The Bible emphasizes Peter and Judas' betrayals due to their enormity, almost equating the two. But the other apostles did not do much better. Following Jesus' arrest, Matthew 25:56 simply says, "all the disciples left him and fled" — short, sweet, and searingly to the point. According to Catholic tradition, when Jesus was condemned to die, only St. John the Evangelist ("the most beloved disciple" of John 19:26-27) actually bothered to show up to the Crucifixion, comforting the Virgin Mary as she watched Jesus die. The rest, despite their stated fidelity to Jesus, were nowhere to be found.

The Bible is silent on what these disciples were doing. The crowd had attempted to arrest St. Peter alongside Jesus, after which the disciples fled, so the simplest explanation is that they were in hiding. They may also have felt ashamed about showing their faces before the dying Jesus at Golgotha, after their refusal to stand by him during his arrest.

In a final twist, given what happened to the bodies of the apostles, those who fled paid their dues in suffering later on. The absent 10 (excluding Judas) all suffered incredibly violent and painful deaths.  St. John, on the other hand, is said to have enjoyed a long life — nearly a century old, by some traditions.

The Apostles were still unconvinced after the Resurrection

Imagine this: In Luke 18:34, Jesus openly tells his disciples he is God in the flesh and that he will die at the hands of the Gentiles and rise again. He dies the most excruciating death possible for their sin, yet all but one don't bother to show up. He is resurrected and runs into the apostles. Surely, that would have been enough, right? Here's what Mark 16:14 had to say instead: "[But] later, as the eleven were at table, he appeared to them and rebuked them for their unbelief and hardness of heart because they had not believed those who saw him after he had been raised."

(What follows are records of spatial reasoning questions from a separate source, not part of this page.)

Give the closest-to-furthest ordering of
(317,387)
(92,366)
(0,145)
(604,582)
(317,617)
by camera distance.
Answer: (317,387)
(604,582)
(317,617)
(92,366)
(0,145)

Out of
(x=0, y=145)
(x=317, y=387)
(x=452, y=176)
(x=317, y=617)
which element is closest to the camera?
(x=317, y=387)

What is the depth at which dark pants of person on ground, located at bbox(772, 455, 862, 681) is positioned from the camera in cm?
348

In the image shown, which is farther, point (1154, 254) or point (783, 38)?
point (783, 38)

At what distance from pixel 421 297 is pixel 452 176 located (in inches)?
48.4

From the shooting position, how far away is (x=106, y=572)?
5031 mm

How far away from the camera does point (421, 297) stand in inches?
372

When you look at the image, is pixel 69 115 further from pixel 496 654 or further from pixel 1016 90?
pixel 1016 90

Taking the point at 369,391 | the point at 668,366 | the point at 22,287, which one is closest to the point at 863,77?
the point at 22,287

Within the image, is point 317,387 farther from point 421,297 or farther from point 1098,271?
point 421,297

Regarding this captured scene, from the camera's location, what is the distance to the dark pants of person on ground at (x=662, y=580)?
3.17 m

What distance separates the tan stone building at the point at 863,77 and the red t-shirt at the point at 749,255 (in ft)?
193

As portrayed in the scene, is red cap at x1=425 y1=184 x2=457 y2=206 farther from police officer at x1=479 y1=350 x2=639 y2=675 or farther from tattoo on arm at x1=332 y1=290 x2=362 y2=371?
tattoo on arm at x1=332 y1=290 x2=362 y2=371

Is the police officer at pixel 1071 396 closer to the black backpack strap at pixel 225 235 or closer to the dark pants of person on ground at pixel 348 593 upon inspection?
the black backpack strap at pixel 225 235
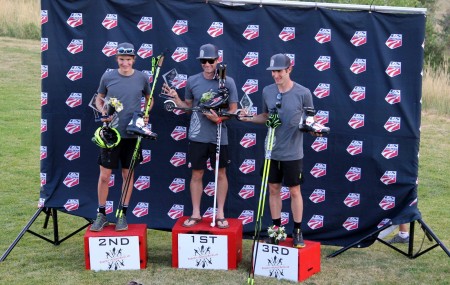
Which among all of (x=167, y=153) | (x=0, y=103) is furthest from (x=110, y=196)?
(x=0, y=103)

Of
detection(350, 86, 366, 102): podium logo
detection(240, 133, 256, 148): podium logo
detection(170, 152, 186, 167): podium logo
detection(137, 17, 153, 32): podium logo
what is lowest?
detection(170, 152, 186, 167): podium logo

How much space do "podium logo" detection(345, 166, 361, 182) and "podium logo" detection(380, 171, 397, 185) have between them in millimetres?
257

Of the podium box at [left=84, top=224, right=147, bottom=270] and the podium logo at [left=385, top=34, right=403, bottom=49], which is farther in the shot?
the podium logo at [left=385, top=34, right=403, bottom=49]

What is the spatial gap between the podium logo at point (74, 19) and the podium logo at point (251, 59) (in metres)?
1.79

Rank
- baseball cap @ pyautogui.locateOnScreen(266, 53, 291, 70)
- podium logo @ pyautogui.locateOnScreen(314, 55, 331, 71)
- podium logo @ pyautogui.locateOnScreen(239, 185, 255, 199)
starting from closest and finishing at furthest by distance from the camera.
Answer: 1. baseball cap @ pyautogui.locateOnScreen(266, 53, 291, 70)
2. podium logo @ pyautogui.locateOnScreen(314, 55, 331, 71)
3. podium logo @ pyautogui.locateOnScreen(239, 185, 255, 199)

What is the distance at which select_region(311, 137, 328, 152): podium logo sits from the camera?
7.89 metres

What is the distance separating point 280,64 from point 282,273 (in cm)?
200

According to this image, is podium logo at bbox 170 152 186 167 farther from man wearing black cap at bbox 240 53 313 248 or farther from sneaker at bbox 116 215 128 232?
man wearing black cap at bbox 240 53 313 248

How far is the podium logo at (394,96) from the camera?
25.2 ft

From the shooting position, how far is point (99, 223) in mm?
7414

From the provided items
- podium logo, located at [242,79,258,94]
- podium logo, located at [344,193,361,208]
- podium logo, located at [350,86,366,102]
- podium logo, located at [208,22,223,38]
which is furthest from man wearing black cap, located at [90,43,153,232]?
podium logo, located at [344,193,361,208]

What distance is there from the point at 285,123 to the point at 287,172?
491 mm

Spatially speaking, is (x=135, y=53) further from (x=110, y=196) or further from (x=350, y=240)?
(x=350, y=240)

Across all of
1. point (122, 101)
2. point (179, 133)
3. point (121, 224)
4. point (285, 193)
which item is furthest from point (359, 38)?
point (121, 224)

The Gospel of John gives specifics, honing in on the Apostle Thomas' conduct. In John 20:25, Thomas tells the other apostles, "Unless I see the mark of the nails in his hands and put my finger into the nailmarks and put my hand into his side, I will not believe" – never mind that Jesus was standing right in front of him. In this case, however, Jesus' reaction to his apostles' intransigence post-Resurrection is clearly stated.

Instead of getting angry before yet another denial, Jesus lets Thomas feel the wounds, along with a rebuke, "Blessed are those who have not seen and have believed" (John 20:29). Jesus' reaction is most illustrative of the Christian cliche that tragedy and doubt are teaching moments for strengthening faith — even for those who repeatedly fall along the way.